[PROVIDED TEXT]
Having met our deductible this year, having entered that new decade of the 50-somethings and with encouragement (read "nagging") from my wife, I actually went to the family doctor for a full physical (which ended up including a follow-up colonoscopy exam - JOY!) Thank goodness that everything has checked out well.
It's been a couple of years ago that I last went to have a check-up. My doctor noted that I have lost 25 lbs since then! I didn't believe him, and so he got out my records and showed me that I weighed 190 lbs and now I weigh 165 lbs. At 6'-3" I was never overweight, but at 190 I felt fat and out of shape and uncomfortable with my body. He didn't tell me to lose weight, but as I've come to accept my body for what it is (meaning I'm never going to be athletic, muscular, or a stud that I dream to be in hopes of being viewed by other guys as "attractive" and being able to "fit in" with the masculine guys where I never have felt comfortable - in fact I've been down right shy and backward when finding myself in a masculine locker room world) I've set goals and have been working on my self-image, which includes my body-image, including:
1. eating more healthy foods (more fruits and vegetables, less meats, more water, no soda-pop, little candy),
2. exercising more (hiking on the mountain, walking, taking the stairs, etc.)
3. toning up what meager muscles I have (weightlifting, some swimming, stretching, exercise ball)

[SOURCE DATA]
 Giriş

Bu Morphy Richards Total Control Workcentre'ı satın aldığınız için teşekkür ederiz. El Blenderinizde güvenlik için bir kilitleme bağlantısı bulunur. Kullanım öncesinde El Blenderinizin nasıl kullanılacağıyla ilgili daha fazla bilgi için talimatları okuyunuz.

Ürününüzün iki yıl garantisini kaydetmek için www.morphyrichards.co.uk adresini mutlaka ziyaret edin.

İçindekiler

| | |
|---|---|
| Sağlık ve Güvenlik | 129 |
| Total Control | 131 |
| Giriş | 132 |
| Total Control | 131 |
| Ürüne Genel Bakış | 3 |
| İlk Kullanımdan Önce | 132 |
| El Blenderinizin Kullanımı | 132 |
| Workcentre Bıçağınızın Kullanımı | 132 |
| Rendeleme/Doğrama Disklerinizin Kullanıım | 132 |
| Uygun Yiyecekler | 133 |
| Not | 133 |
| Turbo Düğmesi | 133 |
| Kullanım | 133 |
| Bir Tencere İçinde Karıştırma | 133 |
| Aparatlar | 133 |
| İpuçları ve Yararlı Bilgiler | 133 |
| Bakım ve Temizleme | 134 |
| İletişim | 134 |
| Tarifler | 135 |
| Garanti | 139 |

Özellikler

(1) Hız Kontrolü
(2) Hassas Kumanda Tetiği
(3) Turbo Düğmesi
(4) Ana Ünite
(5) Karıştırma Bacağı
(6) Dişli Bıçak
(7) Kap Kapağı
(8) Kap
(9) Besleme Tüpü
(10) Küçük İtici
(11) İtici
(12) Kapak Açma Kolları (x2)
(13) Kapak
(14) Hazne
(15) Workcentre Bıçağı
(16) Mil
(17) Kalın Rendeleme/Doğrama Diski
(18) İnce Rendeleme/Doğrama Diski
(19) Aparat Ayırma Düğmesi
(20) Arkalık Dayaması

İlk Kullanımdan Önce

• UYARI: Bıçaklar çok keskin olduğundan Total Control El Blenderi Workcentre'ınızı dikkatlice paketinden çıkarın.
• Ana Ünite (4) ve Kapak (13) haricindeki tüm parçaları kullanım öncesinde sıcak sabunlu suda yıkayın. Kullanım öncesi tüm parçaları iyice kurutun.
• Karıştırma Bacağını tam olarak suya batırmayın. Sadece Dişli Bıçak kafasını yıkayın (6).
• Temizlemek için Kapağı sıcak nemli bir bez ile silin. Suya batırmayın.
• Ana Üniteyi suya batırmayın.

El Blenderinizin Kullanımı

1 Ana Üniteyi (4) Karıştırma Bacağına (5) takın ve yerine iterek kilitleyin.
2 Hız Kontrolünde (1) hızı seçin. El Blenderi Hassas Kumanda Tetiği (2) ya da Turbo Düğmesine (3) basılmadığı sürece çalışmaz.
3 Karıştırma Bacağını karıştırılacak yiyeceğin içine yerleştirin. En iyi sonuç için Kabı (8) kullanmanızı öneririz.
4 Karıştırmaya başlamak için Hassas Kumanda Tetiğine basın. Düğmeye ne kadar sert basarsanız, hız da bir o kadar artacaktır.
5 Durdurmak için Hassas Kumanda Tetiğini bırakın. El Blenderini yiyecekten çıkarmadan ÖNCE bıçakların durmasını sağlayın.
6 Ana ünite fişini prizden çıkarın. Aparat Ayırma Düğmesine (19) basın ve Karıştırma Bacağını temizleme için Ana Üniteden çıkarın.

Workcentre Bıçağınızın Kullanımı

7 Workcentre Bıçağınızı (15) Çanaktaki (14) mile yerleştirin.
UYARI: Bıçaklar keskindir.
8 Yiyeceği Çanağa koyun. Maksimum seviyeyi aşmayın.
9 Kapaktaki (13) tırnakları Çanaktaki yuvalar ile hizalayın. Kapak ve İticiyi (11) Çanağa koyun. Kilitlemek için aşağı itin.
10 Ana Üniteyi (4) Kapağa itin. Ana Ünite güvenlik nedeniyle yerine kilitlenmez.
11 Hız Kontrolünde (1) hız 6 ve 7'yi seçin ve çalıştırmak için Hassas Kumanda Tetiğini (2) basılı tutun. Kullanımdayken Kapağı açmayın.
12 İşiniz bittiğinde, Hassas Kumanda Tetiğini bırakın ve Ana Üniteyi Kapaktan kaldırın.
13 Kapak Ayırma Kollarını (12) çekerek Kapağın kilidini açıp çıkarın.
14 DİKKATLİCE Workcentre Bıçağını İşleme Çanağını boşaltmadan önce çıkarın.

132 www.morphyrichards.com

[AIM OF THE TASK] Write out the passage of the checkup post between "Having met our" and "checked out well.", inclusive. The data here comes from a different source than the text.

[ANSWER TO THIS EXERCISE]
Having met our deductible this year, having entered that new decade of the 50-somethings and with encouragement (read "nagging") from my wife, I actually went to the family doctor for a full physical (which ended up including a follow-up colonoscopy exam - JOY!) Thank goodness that everything has checked out well.